4 ︳ DISCUSSION
C-MYC has been described as a proto-oncogene that is involved in the pathogenesis of many cancers, including leukemia and lymphoma. Physiologically, c-MYC plays an important role in B-cell differentiation and proliferation. During the maturation of B cell, c-MYC base levels are maintained and its transient downregulation is required at some specific point to promote the proliferation of B-cell10, 11. The most common c-MYC rearrangement is reciprocal chromosomal translocation between 8q24 and 14q32, followed by 8q24 with t(8;22)(q24;q11), and t(2;8)(p12;q24)12. The translocation places the c-MYC gene under direct regulation of the enhancer of the IGH (or IGK/IGL genes), causing overexpression of c-MYC gene13.
Although it is mainly observed in mature B-cell neoplasms, c-MYC gene rearrangement can occasionally detected in patients with BCP-ALL immunophenotype. Previous published researches have shown that pre-BLL is a rare subtype comprising 0.1% (5/5280) of BCP-ALL in the Pediatric Oncology Group (POG) and 0.2% (10/4043) in a nationwide study in Japan14, 15. Our data also indicates that pre-BLL is rarely detected in clinic, and comprising ~0.5% of all the B-NHL and BCP-ALL.
Kimiyoshi Sakaguchi et al. had conducted the literature survey to further shed light on the clinical and immunological features of pre-BLL compared to BCP-ALL15. Compared to his research, we failed to observe a relatively older median age (6.8y) and a higher UA level (6.93mg/dl) of our patients, but we could observe an elevated level of LDH (median >5,700 IU/l), which was consistent with other researches. The blast immunophenotypes reported in other researches were similar to that of our patients.

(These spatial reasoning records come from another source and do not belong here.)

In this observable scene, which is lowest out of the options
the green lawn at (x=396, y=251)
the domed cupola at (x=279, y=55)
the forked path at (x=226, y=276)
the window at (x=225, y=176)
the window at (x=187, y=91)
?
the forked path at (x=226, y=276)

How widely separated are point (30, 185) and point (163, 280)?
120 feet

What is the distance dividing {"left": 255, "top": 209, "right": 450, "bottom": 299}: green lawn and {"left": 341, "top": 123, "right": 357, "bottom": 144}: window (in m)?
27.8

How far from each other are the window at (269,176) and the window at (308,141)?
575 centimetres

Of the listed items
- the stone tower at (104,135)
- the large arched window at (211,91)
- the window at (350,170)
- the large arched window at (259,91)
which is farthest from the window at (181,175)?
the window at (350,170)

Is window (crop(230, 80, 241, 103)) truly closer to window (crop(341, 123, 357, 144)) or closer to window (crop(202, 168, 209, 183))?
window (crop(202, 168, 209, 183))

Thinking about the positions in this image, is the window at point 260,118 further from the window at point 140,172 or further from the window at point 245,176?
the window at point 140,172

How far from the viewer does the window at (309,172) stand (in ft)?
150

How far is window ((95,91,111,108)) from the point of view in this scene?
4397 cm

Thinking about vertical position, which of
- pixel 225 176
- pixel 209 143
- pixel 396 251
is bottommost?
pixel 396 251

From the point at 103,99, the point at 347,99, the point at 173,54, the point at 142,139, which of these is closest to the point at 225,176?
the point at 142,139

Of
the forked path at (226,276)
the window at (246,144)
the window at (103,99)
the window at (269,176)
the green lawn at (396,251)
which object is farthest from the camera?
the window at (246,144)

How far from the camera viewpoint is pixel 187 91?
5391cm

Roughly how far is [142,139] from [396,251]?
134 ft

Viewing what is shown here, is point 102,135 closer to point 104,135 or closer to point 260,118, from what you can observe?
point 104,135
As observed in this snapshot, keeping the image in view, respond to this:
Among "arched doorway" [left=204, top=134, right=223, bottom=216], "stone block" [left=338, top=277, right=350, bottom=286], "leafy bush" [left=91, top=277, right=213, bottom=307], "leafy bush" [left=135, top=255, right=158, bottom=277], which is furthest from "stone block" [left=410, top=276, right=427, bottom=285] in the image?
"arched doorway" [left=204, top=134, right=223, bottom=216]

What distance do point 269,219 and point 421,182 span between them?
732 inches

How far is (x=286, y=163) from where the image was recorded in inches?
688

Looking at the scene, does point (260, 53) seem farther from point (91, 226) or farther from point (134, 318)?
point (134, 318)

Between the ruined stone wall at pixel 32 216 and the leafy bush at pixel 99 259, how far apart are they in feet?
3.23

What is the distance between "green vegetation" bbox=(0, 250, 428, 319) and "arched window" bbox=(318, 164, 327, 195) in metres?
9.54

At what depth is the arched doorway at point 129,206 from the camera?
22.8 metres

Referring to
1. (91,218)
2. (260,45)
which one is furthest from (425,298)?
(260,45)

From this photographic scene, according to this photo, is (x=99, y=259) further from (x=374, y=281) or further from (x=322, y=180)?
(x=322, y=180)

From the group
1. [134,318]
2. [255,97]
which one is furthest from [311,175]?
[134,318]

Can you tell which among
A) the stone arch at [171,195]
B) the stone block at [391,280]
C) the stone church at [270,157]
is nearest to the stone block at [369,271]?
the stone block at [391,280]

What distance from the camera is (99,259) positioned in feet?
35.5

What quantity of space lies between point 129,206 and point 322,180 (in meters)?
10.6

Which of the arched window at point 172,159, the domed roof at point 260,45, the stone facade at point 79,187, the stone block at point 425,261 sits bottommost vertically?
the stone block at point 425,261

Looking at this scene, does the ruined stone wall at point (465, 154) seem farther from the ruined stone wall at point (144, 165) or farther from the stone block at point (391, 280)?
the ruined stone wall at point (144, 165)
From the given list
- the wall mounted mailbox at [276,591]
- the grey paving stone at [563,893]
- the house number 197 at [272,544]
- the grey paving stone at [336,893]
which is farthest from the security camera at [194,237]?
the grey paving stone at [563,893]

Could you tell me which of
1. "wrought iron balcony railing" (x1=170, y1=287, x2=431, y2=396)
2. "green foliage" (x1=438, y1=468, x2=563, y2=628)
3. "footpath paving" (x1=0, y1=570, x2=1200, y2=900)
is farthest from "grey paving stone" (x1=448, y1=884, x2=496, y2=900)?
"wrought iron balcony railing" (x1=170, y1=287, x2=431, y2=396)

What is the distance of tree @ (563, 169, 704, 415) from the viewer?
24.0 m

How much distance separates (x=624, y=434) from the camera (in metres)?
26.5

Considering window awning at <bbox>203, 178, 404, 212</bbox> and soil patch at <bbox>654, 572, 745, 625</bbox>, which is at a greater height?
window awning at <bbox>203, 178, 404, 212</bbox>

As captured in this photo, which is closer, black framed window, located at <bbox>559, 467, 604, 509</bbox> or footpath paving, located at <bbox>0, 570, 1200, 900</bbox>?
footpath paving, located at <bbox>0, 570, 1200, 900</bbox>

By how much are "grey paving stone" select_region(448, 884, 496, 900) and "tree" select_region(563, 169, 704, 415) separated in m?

With the improvement in standard chemotherapy and supportive care, the outcome for pediatric BL and BCP-ALL has improved with a 5-year overall survival (OS) rates achieve 90%16, 17. Despite with the immunophenotype of BCP-ALL and the genetic characteristic of BL, the biological characteristics and treatment of pre-BLL are still controversial. By using next generation sequencing (NGS), Wagener et al. have uncovered that pre-BLL shows similar molecular features of BCP-ALL rather than BL, with recurrent NRAS/KRAS mutations, lack of functional B-cell receptor and c-MYC translocation due to aberrant VDJ recombination, instead of class switch or somatic hypermutation like mature B-cell neoplasms18, 19. Whereas protocols for BL consist of short-course and high-intensity pulsed chemotherapeutic regimen, protocols for BCP-ALL are characterized by continuous treatment regimen with a long-term maintenance therapy of low intensity. Based on the literature survey and several cases, Herbrueggen et al. encouraged treatment of pre-BLL according to protocols for mature B-cell NHL rather than BCP-ALL3. In this study, five patients were treated with mature B-cell neoplasm protocols and one (1/5) relapsed in a short time (5 months). Among the other four patients who was treated with BCP-ALL protocols, two (2/4) relapsed before termination of treatment. It is suggested that the outcomes of pre-BLL patients appear to be favorable when treated with protocols used for mature B-cell neoplasm. Sakaguchi et al. have suggested that high-risk ALL-type treatment might be adequate for the treatment of pre-BLL15, but there is still inconclusive how intensive the chemotherapy should be.
Although with a molecular similarity to BCP-ALL, the presence of the c-MYC warrants intensive treatment due to the highly proliferate nature of pre-BLL. However, the intensity of chemotherapy, the value of the supplemented of targeted drug like rituximab and the necessity of maintenance therapy are still unknown. Some patients relapsed even when treated with high-intensity regimen, suggesting further genetic studies should be performed. In view of the rarity of pre-BLL, international collaborative efforts are encouraged to further elucidate the biological and clinical characteristics of pre-BLL and finally establish a consensual treatment approach.